No other NBA franchise has the lineage of big men like the Los Angeles Lakers. George Mikan, Wilt Chamberlain, Kareem Abdul-Jabbar, and Shaquille O’Neal are all on the NBA’s 50 Greatest Players list, and all have a legacy with the NBA’s premiere franchise. But none of those greats accomplished what Elmore Smith did in 1973.
Known as ‘Elmore The Rejector,’ Smith came into the league with the Buffalo Braves in 1971. The Lakers acquired Smith in 1973 as a replacement to Wilt Chamberlain. That same year was also the first year in which blocks became an officially recorded statistic, which would explain why guys like Chamberlain and Bill Russell aren’t at the top of this list.
On October 28, 1973, the Portland Trail Blazers came to the Great Western Forum and became a part of history. The undersized Blazers, whose starting center was only 6’7, continually tested the seven-foot Smith, and they were continually denied to the tune of an NBA record 17 blocks.

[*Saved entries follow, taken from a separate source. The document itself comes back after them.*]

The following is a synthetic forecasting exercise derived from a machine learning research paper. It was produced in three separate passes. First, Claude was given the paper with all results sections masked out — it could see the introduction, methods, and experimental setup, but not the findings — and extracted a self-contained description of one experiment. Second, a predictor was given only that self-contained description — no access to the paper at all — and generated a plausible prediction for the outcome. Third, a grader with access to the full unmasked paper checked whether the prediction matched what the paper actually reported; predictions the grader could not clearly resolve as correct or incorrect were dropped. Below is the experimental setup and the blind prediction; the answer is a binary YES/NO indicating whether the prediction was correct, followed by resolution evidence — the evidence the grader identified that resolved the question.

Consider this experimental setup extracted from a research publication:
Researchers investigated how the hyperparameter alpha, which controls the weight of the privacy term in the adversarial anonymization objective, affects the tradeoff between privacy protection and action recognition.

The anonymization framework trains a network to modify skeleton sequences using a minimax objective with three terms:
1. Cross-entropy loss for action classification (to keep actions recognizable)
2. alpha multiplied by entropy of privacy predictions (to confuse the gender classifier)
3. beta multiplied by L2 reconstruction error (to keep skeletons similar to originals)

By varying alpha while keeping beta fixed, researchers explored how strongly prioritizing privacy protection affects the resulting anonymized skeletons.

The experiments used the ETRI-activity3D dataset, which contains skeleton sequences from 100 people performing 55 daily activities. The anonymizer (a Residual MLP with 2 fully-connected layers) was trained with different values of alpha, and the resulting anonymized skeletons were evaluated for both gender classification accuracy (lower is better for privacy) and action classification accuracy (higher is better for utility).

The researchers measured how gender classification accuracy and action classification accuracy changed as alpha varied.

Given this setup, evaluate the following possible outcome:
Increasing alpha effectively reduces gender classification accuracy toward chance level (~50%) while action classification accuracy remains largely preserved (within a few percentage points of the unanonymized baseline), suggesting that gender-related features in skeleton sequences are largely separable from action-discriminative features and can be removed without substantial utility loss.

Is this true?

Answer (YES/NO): YES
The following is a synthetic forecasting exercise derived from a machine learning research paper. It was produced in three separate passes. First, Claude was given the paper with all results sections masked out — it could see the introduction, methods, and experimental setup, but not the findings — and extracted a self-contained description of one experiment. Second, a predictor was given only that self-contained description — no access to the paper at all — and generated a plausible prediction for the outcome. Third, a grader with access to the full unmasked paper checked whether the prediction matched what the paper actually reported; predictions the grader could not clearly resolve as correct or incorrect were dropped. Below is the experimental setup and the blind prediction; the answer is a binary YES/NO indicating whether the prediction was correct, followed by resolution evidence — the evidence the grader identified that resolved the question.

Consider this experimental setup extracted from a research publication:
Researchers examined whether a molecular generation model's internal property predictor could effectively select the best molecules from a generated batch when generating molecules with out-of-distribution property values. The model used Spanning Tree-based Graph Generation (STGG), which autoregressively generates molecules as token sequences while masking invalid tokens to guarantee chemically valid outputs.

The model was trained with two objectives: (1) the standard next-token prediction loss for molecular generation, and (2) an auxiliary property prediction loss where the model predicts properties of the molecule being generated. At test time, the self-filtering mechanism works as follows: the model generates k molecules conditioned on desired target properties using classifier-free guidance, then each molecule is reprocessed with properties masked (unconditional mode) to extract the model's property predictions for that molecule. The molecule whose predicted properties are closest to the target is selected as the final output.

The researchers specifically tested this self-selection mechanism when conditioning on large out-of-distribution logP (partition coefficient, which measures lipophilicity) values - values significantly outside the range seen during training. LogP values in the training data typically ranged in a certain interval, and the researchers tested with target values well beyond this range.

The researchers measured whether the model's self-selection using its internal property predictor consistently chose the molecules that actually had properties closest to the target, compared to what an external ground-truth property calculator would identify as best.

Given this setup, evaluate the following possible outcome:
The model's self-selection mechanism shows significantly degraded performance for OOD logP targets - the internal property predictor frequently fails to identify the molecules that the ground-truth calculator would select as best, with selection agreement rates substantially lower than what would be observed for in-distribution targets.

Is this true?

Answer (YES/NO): YES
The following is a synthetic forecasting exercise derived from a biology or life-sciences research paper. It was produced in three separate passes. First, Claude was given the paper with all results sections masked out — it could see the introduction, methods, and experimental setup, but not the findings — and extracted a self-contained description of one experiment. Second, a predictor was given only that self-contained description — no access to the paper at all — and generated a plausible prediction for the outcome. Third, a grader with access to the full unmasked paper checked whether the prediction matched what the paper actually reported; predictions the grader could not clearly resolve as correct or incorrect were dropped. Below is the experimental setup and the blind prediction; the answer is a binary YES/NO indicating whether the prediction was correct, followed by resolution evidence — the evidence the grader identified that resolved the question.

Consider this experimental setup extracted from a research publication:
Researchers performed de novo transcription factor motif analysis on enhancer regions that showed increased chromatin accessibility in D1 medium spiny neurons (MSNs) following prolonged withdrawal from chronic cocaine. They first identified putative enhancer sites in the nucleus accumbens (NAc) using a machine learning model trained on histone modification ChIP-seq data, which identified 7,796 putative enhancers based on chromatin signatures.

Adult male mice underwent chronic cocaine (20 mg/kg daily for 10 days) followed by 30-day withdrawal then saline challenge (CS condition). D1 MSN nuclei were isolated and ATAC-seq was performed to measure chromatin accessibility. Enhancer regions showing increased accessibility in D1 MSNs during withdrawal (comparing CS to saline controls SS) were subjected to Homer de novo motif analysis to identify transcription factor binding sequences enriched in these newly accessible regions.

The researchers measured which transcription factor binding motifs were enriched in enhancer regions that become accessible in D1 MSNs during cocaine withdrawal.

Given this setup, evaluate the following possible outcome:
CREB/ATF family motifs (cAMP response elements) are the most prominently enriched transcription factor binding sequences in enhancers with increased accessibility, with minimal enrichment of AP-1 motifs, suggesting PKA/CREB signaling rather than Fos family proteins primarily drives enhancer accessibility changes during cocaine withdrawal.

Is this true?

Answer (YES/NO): NO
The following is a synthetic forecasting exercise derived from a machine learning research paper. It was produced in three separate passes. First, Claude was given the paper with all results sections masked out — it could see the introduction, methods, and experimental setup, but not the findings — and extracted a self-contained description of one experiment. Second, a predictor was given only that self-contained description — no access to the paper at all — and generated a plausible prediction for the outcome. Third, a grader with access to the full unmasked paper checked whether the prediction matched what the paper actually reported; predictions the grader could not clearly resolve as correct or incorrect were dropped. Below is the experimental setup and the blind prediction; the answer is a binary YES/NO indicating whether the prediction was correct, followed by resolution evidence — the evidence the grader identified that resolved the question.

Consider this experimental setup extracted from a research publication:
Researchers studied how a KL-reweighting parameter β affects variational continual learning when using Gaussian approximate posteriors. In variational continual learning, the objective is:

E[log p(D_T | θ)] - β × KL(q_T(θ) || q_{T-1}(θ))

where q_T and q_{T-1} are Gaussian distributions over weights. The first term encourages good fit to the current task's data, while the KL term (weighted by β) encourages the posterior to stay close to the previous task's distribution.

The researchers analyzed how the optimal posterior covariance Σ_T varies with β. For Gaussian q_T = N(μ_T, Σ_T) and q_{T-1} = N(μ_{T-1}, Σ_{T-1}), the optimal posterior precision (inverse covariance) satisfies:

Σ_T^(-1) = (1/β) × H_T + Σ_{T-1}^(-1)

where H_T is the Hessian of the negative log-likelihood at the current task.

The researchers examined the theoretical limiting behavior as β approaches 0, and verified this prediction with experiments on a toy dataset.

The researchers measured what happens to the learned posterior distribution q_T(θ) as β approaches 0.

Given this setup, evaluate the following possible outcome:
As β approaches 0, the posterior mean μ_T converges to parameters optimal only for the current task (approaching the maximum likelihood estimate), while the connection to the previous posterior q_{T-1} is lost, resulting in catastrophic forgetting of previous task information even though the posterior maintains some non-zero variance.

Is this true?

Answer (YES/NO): NO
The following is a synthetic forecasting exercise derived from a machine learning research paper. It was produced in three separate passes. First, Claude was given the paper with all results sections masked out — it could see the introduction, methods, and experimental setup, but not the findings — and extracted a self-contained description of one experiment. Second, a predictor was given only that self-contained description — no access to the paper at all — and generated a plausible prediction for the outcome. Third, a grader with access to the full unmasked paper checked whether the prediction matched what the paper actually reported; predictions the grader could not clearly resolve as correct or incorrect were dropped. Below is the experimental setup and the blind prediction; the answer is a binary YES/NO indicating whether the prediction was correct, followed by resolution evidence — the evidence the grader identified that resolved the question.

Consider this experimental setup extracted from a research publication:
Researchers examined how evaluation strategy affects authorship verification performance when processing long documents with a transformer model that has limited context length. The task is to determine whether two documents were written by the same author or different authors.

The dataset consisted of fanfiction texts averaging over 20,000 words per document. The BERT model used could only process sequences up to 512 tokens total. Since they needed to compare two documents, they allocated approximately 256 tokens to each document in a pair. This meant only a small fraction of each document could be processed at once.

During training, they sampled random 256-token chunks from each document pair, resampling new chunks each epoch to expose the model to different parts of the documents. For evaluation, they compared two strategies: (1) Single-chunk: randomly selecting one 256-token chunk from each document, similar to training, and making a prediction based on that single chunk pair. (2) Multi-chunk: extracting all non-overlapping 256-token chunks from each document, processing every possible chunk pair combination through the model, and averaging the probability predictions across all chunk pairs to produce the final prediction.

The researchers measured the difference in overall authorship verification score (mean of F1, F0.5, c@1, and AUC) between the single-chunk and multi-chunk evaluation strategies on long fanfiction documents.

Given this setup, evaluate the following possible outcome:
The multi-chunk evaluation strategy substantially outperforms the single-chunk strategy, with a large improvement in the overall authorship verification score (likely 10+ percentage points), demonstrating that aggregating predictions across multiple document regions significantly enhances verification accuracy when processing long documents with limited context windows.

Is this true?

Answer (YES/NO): NO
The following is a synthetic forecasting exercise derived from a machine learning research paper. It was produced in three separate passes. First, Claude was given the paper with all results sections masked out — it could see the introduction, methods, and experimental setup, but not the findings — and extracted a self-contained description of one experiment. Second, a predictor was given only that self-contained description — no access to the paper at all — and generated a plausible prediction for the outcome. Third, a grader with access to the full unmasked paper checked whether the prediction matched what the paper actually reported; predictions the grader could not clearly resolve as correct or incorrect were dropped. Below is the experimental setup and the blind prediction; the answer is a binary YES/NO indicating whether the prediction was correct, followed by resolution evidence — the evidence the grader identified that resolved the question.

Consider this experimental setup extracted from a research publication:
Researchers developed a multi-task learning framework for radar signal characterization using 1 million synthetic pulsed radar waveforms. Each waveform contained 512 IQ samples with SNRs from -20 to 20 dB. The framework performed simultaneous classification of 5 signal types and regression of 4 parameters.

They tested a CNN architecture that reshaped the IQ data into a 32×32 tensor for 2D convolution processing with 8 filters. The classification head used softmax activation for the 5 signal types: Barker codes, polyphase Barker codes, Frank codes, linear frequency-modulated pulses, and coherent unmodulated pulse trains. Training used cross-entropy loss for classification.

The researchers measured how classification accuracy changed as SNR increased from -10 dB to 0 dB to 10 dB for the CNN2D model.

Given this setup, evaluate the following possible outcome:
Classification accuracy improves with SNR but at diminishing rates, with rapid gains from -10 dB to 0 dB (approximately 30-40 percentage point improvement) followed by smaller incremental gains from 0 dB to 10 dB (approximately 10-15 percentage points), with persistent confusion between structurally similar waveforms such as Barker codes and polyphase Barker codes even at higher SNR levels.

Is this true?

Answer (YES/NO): NO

Smith himself told the LA Times he was shocked at the number:
It didn’t seem like they were catching on. They continued to try to score close to the basket and I just kept blocking their shots […] I didn’t realize how many I blocked until after the game, when people were asking me about it. You don’t keep count of things like that.
Blocked shots are one of the more recent statistics to be recorded, but even with that, there have been so many lauded shot blockers to enter and leave the NBA since that time that you would think they would have this record. Guys like Dikembe Mutombo, Hakeem Olajuwon, Ben Wallace, and Dwight Howard were never able to take this title from one of the lesser heralded Laker big men.
On this Throwback Thursday, almost 40 years to the day, we remember Elmore Smith for setting the NBA’s single game block record.